• [STATED EXERCISE]:
Using the article below on "We Don't Talk About Bruno," decide whether each statement agrees with it, answering yes or no and quoting the deciding words exactly.
(a) The song entered the Billboard Hot 100 at No. 50.
(b) The song has already appeared on Billboard's Radio Songs listing.
(c) Adams first tried the song out on KYLD.

• [EXTRACT TO READ]:
If you’ve paid any amount of attention to pop culture in 2022, chances are pretty good “We Don’t Talk About Bruno” is on your radar by now. Boosted by Encanto’s brilliantly timed arrival on streaming near the end of 2021, the Lin-Manuel Miranda-penned song debuted at No. 50 on the Billboard Hot 100 dated Jan. 8 of this year. Accelerated by further word of mouth and a full-bodied TikTok embrace, “Bruno” flew up the chart, hitting No. 1 just four weeks later – becoming easily the biggest breakout hit of the early year.
But despite the rapidly developed cultural ubiquity of “We Don’t Talk About Bruno,” the one place where you might’ve missed it thus far is on radio. Despite being the No. 1 song on the Hot 100 for a second week this week, “Bruno” is still nowhere to be found on Billboard’s 50-position Radio Songs listing, with its success to this point powered almost entirely by streaming (five weeks at No. 1 on Streaming Songs) and sales (one week at No. 1 on Digital Song Sales).
It’s not hard to see why the song has gotten off to a slower start at radio. Though the ‘90s Disney boom saw major hit singles generated from the soundtracks to Beauty and the Beast, Aladdin and The Lion King, prior to Encanto, the only Hot 100 top 10 hit produced by a Disney animated film this century was Idina Menzel’s “Let It Go” from Frozen (No. 5, 2014). “Bruno” also diverges wildly from the standard form of those previous big hits – mega-ballads that also worked as standalone pop songs – as a musical number more sung-spoken than belted, with a salsa-inspired shuffle rather than gated drums and dramatic strings, and seven credited performers (Carolina Gaitán, Mauro Castillo, Adassa, Rhenzy Feliz, Diane Guerrero, Stephanie Beatriz and Encanto Cast) instead of the usual one or two. What’s more, it’s not a simply understood love duet or grand personal statement, but a many-voiced, plot-advancing showtune that would likely make little sense on the radio to listeners unfamiliar with the movie.
Despite those obvious obstacles to radio integration, those Drake numbers are growing harder and harder for top 40 stations to ignore. Adams tested “Bruno” out on the adult pop station KIOI at first, since that channel had found success with more recent Disney songs, like “How Far I’ll Go” or “You’re Welcome” from Moana and “Remember Me” from Coco. “I feel like some of the Disney music has, at times, been an underutilized resource – particularly for adult formats, which are so reliant upon moms and dads with kids,” he explains.
Adams’ and KIOI’s initial embrace of the song came as a pleasant surprise to Scot Finck, svp of promotion at Disney Music Group. “I joked with him, ‘We haven’t even had a chance to finish the one-sheet for our servicing!’” Finck recalls. Nonetheless, “Bruno” did well enough at KIOI – as well as at a handful of other stations that had started to test the waters with it – that Adams also eventually added the song at KYLD, which Finck calls “the ultimate format flare” in signaling the song as a potential CHR hit.

• [GIVEN ENTRIES]:
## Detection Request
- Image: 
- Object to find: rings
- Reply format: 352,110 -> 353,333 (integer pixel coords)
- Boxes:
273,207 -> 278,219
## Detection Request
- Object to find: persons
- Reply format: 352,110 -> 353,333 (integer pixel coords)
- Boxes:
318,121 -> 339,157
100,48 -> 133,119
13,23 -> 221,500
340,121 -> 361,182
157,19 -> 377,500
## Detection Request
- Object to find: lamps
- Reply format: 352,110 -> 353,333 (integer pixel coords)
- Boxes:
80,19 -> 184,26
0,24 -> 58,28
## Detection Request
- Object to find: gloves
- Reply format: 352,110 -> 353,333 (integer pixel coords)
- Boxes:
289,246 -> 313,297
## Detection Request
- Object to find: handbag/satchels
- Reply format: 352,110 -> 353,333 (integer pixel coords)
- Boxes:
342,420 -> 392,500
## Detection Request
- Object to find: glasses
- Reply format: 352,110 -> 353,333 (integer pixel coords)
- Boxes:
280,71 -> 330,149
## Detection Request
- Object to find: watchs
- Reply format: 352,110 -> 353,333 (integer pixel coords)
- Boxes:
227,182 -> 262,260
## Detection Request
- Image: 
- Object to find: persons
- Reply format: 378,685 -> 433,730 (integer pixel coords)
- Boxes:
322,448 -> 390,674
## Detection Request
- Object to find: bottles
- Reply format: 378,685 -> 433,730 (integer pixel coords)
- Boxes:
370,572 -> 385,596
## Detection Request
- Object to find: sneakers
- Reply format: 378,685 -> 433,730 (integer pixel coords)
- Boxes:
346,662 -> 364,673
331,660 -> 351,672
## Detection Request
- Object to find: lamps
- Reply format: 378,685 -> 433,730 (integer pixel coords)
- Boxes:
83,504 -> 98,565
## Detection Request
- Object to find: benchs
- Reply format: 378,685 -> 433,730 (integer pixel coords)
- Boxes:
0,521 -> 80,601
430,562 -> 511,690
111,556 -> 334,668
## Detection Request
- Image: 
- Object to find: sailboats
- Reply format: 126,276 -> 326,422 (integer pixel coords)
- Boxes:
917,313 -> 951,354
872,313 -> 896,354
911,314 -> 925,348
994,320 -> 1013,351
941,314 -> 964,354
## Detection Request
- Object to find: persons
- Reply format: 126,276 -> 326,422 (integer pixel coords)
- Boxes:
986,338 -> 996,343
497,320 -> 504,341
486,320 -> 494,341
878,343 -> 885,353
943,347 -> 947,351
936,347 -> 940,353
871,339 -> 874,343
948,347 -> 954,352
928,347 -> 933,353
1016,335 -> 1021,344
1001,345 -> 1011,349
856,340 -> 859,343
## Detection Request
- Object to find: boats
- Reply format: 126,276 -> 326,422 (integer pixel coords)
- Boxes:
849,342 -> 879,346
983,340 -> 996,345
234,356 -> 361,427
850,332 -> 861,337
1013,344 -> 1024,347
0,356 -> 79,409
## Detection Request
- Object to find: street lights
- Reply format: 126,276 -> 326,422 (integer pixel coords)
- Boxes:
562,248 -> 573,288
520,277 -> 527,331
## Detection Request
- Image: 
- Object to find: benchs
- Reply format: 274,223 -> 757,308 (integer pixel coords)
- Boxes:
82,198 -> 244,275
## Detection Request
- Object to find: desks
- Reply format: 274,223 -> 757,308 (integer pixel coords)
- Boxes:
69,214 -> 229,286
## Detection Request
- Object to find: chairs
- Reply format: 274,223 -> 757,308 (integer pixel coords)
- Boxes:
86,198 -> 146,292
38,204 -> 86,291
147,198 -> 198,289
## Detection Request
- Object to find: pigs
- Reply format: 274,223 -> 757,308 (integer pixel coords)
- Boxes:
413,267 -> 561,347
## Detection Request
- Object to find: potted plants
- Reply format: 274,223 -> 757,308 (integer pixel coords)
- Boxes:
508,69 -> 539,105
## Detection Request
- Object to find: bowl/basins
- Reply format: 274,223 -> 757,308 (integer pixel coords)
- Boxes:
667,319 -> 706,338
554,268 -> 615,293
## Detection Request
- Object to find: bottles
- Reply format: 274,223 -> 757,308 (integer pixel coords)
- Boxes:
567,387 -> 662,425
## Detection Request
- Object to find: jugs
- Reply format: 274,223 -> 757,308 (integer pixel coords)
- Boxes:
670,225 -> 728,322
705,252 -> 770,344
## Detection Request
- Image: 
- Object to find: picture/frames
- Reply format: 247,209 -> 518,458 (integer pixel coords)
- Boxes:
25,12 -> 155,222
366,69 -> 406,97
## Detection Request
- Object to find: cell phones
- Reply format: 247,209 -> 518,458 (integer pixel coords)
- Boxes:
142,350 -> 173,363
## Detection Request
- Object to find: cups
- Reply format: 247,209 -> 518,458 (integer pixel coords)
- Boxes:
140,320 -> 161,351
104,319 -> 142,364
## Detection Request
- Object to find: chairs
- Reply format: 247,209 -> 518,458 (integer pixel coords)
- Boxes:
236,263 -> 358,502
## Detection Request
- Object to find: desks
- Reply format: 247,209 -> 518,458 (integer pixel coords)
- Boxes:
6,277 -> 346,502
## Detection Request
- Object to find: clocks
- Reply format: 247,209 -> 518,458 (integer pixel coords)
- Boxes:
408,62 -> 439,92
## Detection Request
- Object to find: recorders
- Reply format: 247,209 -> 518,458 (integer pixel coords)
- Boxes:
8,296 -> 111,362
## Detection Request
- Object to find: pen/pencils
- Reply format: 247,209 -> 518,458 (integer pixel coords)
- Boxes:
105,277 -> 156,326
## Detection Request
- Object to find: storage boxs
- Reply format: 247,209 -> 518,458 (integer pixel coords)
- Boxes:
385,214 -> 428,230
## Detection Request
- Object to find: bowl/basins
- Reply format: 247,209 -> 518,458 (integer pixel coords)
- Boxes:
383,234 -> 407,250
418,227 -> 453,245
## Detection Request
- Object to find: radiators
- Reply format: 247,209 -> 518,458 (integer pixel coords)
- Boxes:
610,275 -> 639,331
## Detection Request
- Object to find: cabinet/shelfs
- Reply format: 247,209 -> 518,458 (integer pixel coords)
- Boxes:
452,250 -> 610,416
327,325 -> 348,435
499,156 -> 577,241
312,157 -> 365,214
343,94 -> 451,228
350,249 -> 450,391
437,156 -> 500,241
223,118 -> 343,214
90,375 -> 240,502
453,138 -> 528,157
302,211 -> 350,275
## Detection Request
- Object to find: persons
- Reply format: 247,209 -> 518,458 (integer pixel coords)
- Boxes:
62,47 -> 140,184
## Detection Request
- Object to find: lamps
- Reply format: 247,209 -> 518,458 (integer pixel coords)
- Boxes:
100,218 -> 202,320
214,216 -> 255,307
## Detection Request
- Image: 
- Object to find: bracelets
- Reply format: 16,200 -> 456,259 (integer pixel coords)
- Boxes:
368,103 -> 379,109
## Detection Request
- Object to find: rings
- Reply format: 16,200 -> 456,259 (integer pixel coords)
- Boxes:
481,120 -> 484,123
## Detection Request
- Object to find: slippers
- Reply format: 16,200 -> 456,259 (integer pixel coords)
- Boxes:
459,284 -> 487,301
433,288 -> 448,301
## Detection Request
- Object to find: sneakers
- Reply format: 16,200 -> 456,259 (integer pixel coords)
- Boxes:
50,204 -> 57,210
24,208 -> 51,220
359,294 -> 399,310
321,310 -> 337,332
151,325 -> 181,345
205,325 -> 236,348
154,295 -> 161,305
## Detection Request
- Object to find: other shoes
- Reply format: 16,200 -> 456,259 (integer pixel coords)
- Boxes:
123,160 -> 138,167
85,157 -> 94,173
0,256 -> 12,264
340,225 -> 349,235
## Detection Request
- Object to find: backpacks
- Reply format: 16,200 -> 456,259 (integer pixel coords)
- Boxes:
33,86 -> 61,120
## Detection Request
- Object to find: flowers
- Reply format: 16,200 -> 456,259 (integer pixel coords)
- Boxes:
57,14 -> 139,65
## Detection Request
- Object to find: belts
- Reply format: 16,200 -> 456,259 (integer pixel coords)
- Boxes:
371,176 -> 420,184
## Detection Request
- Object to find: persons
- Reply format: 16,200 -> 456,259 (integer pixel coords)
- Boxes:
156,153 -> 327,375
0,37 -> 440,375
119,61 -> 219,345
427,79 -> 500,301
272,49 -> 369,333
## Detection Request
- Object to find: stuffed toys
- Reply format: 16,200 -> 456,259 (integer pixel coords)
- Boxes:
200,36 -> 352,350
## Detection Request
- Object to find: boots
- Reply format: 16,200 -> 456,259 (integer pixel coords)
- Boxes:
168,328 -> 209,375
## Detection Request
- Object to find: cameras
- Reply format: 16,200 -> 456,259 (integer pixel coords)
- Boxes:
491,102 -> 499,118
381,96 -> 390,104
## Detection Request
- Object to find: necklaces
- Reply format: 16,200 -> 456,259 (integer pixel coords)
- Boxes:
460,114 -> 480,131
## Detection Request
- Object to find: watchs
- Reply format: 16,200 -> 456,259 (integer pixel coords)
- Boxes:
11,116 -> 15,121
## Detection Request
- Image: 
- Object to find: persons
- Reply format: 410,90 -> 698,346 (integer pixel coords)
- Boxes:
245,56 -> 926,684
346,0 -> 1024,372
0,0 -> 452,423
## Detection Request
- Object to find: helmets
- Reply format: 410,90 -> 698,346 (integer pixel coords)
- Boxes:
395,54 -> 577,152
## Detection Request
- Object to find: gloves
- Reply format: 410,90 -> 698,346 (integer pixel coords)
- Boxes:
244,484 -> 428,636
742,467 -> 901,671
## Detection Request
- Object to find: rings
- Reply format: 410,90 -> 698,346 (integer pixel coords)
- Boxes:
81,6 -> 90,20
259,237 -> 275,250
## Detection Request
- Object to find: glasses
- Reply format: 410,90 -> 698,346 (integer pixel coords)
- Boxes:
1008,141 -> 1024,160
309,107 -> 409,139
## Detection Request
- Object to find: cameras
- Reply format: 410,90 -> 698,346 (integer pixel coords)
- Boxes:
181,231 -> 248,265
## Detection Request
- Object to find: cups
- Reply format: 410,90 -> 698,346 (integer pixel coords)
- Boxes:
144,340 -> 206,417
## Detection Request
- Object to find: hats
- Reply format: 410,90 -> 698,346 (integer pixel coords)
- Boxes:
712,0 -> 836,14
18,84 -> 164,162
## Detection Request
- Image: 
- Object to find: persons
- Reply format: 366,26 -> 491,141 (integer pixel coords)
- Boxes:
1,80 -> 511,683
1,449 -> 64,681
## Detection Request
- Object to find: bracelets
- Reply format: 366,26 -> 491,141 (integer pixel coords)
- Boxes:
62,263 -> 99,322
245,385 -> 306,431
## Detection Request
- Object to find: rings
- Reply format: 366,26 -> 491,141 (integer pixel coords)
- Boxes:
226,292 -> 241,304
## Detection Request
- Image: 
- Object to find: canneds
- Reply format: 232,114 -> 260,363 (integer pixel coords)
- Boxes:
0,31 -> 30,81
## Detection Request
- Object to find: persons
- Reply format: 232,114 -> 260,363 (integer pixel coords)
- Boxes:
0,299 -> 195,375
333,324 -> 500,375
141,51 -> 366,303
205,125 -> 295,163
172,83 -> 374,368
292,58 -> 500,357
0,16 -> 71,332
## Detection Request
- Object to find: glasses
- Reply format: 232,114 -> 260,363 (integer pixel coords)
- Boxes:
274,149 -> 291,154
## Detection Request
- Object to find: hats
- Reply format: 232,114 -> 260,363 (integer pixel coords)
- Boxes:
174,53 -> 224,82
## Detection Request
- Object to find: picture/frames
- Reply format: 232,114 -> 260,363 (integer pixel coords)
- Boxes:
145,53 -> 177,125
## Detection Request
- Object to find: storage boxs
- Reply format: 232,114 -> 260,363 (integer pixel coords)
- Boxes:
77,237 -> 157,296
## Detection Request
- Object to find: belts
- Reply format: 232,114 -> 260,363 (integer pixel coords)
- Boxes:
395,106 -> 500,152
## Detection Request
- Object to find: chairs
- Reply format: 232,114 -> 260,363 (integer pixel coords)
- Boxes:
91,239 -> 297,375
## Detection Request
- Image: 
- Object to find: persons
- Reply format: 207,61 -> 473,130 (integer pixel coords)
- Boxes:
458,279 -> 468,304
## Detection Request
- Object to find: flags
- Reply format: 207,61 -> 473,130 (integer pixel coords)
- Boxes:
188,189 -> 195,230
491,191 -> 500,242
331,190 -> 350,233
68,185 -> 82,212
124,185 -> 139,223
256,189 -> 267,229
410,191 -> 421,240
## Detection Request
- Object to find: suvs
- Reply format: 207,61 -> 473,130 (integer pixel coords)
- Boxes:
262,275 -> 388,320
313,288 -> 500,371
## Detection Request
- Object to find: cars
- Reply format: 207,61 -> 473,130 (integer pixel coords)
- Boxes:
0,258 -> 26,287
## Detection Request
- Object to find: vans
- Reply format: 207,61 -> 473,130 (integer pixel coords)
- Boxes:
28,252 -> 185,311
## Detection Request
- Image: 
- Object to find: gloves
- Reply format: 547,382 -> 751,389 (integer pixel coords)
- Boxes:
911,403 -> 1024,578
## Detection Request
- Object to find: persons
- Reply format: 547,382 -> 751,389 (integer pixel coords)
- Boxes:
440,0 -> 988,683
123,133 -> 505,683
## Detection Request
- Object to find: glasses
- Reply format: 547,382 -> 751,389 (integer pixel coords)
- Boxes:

• [SOLUTION TO THE PROBLEM]:
(a) Yes: "debuted at No. 50 on the Billboard Hot 100 dated Jan. 8 of this year"
(b) No: "“Bruno” is still nowhere to be found on Billboard’s 50-position Radio Songs listing"
(c) No: "Adams tested “Bruno” out on the adult pop station KIOI at first"